Las utopías del pasado, por Juan Goytisolo

Uno de los elementos más llamativos de la violencia religiosa y nacionalista que actualmente golpea el planeta es su utopía regresiva a una presunta Edad de Oro cuyo recobro la justificaría. Dicha mítica Edad de Oro, ya sea la del etarra, ya la del yihadista, se contrapone a un mundo decadente e impuro que contamina los valores de la perdida Arcadia y obliga a quien se aferra a ellos a recurrir a la fuerza de las armas, al terrorismo impuesto por una exaltación legítima. Un examen comparativo del paso del abertzale a etarra y del salafista a yihadista nos muestra la existencia de un elemento común: la de servirse del pasado legendario como un instrumento contra el presente, un salto atrás de varios siglos que les proyectaría a un futuro justiciero y feliz.

Para el padre fundador de la moderna nación vasca, el ultracatólico y xenófobo Sabino Arana, la utopía se articula en torno a raza, lengua y fueros cuya prístina pureza y homogeneidad étnica habrían sufrido de la contaminación de los que él denominaba “nuestros moros” o maketos que habría desvirtuado su genuino espíritu primigenio. Diversos historiadores (Juan Pablo Fusi, Juaristi, Elorza, etcétera) han analizado con pertinencia la transformación del pensamiento carlista de Sabino Arana en la ideología supuestamente revolucionaria del núcleo duro del extremismo etarra (el salto del idílico mundo de Amaya o los vascos en el siglo VIII, la novela de Navarro Villoslada que leí en mi niñez, a un discurso ideológico con ingredientes marxistas) y esto me dispensa de demorarme en ello. Señalaré no obstante que el odio a la supuesta opresión del etarra no abarcaba únicamente a quienes la encarnaba (policía, militares, funcionarios estatales) sino también a civiles que nada tenían que ver con ella.

En el caso de la violencia yihadista, primero de los talibanes, luego de Al Qaeda y ahora del autoproclamado Califato Islámico o Daesh nos hallamos así mismo ante una idealización del pasado, de un retroceso de 14 siglos ya sea al del mundo tribal de la Península arábiga en tiempos del Profeta, ya al del poder político y religioso velador de la fe islámica de los llamados cuatro califas justos de la dinastía rachidí. Dicha regresión ideal tampoco tiene en cuenta el hecho de que las luchas tribales y de clanes acarrearon el asesinato de tres de los cuatro califas y desmienten la Arcadia feliz de la pureza primigenia que reivindican.
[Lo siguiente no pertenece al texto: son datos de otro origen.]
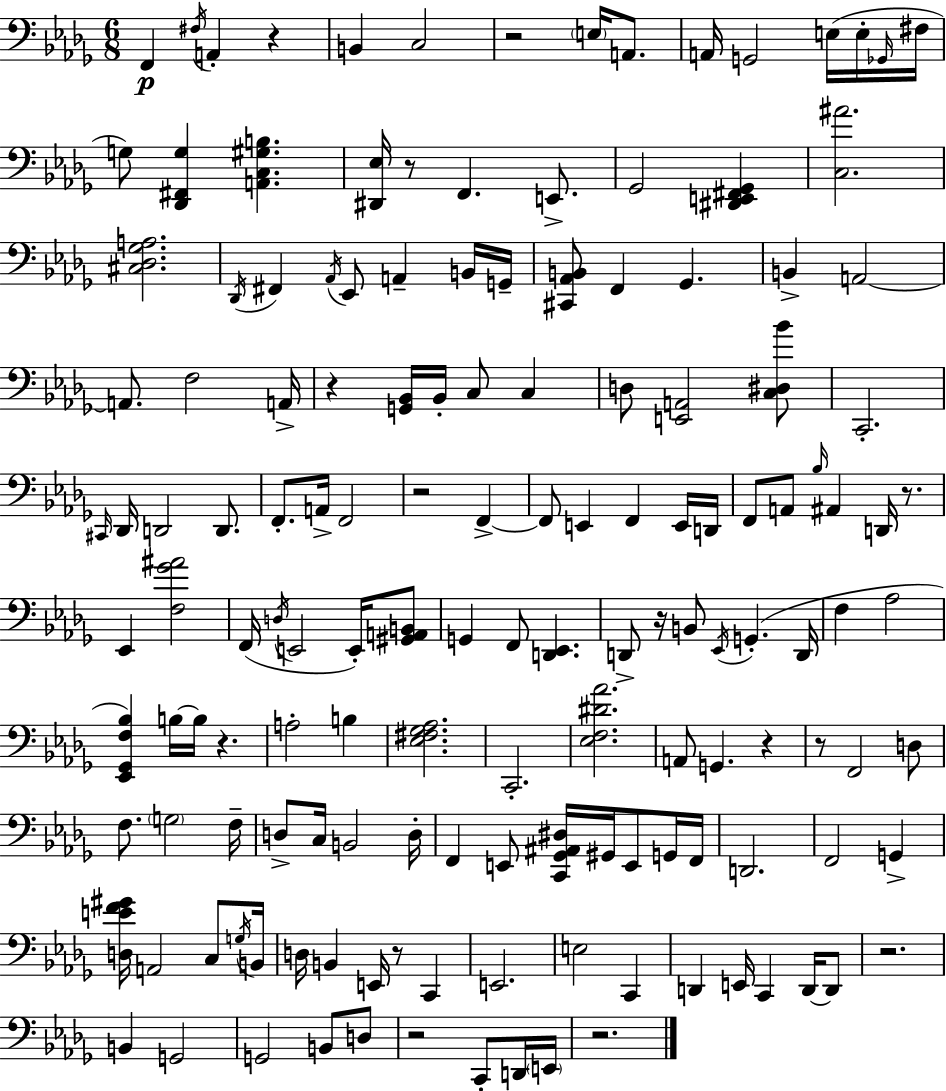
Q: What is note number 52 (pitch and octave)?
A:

Sobre el cisma que enfrentó entre sí a los musulmanes a la muerte de Mahoma y ocasionó la ruptura definitiva entre suníes y chiíes, el lector de estas líneas puede acudir con provecho a la obra del historiador tunecino Hicham Djaït, La gran discordia.
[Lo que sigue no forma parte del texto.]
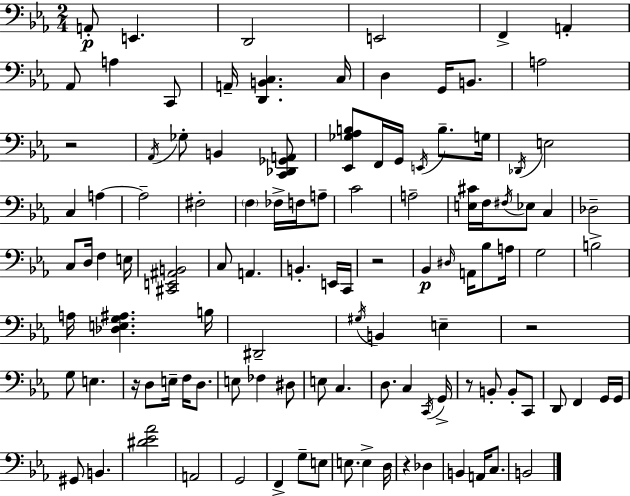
A2/e E2/q. D2/h E2/h F2/q A2/q Ab2/e A3/q C2/e A2/s [D2,B2,C3]/q. C3/s D3/q G2/s B2/e. A3/h R/h Ab2/s Gb3/e B2/q [C2,Db2,Gb2,A2]/e [Eb2,Gb3,Ab3,B3]/e F2/s G2/s E2/s B3/e. G3/s Db2/s E3/h C3/q A3/q A3/h F#3/h F3/q FES3/s F3/s A3/e C4/h A3/h [E3,C#4]/s F3/s F#3/s Eb3/e C3/q Db3/h C3/e D3/s F3/q E3/s [C#2,E2,A#2,B2]/h C3/e A2/q. B2/q. E2/s C2/s R/h Bb2/q D#3/s A2/s Bb3/e A3/s G3/h B3/h A3/s [Db3,E3,G3,A#3]/q. B3/s D#2/h G#3/s B2/q E3/q R/h G3/e E3/q. R/s D3/e E3/s F3/s D3/e. E3/e FES3/q D#3/e E3/e C3/q. D3/e. C3/q C2/s G2/s R/e B2/e B2/e C2/e D2/e F2/q G2/s G2/s G#2/e B2/q. [D#4,Eb4,Ab4]/h A2/h G2/h F2/q G3/e E3/e E3/e. E3/q D3/s R/q Db3/q B2/q A2/s C3/e. B2/h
Conviene recordar que el imaginario occidental en torno a los califas omeyas y sobre todo abasíes —el esplendor de la corte de Harún Al-Rachid evocado en Las mil y una noches— refleja un mundo que nada tiene que ver con el rigorismo extremo y el fanatismo llevado a los límites del delirio de Abu Bakr Al-Bagdadi y sus huestes de Raqqa y Mosul. La civilización árabe de los primeros siglos de la hégira es al contrario una civilización abierta a las culturas de los territorios que conquista, en las antípodas de quienes hoy destruyen los tesoros de Nínive y Palmira con un odio irracional a cuanto simboliza el saber y las artes. La actual utopía yihadista atenta no solo a cuanto representa el enemigo opresor aunque se trate de víctimas civiles situadas a miles de kilómetros de distancia sino también contra las creaciones del espíritu humano a partir de un borrón y cuento viejo de un totalitarismo ciego que se erige en paradigma aberrante de la destrucción del patrimonio creado por el ser humano desde que entró en la historia.
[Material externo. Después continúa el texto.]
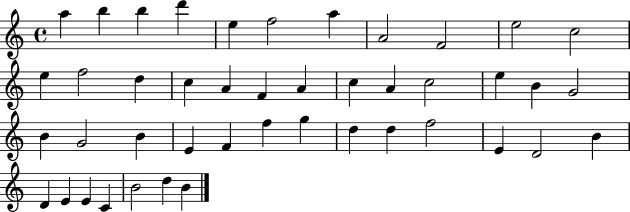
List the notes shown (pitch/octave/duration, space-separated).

Si el terrorismo etarra es por fortuna cosa del pasado el yihadista se extiende por cuatro continentes, azota a diario el orbe musulmán y no se prevé su extinción durante años o décadas. Tanto el Dar Al-Islam como en Occidente habrá que habituarse a contender con él. La guerra contra la barbarie terrorista engendra nueva violencia y a estas alturas no se le ve salida alguna. Nos movemos en un círculo vicioso: los ataques del Estado Islámico en Europa y Estados Unidos y su repercusión mediática, alimentan la fascinación nihilista de quienes se inmolan para alcanzar el glorioso Estatus de mártires. Ningún Gobierno se siente a salvo de un posible atentado y este es precisamente el objetivo de los yihadistas.

Publicado originalmente en El País el 16 de enero de 2016 y reproducido con permiso del autor.